Benchmarks

Performance

Single-threaded, one file (7.3 GB Illumina WES). Pipelines typically parallelise across files via an external scheduler (Nextflow, Snakemake), so single-file throughput is the relevant metric.

Wall clock time

Java

9m 46s

Rust

3m 13s 3.0x faster

Peak memory (RSS)

Java

444 MB

Rust

28 MB 16x less

Full benchmark report

Where the speed comes from

Three specific optimisations, each identified through CPU profiling:

SIMD adapter search

The memchr crate uses ARM NEON / SSE to compare 16 bytes per cycle.

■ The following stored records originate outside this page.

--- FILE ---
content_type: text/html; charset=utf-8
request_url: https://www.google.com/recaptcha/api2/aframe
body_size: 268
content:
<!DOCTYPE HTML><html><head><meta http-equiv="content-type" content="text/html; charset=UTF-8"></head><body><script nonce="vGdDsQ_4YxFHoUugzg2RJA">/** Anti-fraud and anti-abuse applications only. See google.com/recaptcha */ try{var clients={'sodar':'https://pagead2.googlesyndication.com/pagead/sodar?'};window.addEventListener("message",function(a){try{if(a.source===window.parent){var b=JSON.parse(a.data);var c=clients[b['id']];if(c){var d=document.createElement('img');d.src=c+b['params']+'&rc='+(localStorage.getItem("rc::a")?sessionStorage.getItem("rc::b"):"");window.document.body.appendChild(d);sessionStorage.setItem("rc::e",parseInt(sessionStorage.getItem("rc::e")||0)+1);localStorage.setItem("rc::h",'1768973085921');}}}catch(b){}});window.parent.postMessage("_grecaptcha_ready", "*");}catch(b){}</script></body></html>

Adapter search drops from 35% to 6% of runtime.

Lookup-table base counting

A 256-byte compile-time table replaces unpredictable branch chains, halving time spent in per-base modules.

Zero per-read allocation

In-place uppercase conversion, zero-copy tile parsing, byte-slice tracking. No garbage collection overhead.

Test dataset

119 GB across 11 files: Illumina WES, Element AVITI, ONT PromethION long-read, and BAM. Apple Silicon (aarch64-apple-darwin). The full report has per-file results, memory profiles, a CPU breakdown, and analysis of whether these optimisations could be back-ported to Java.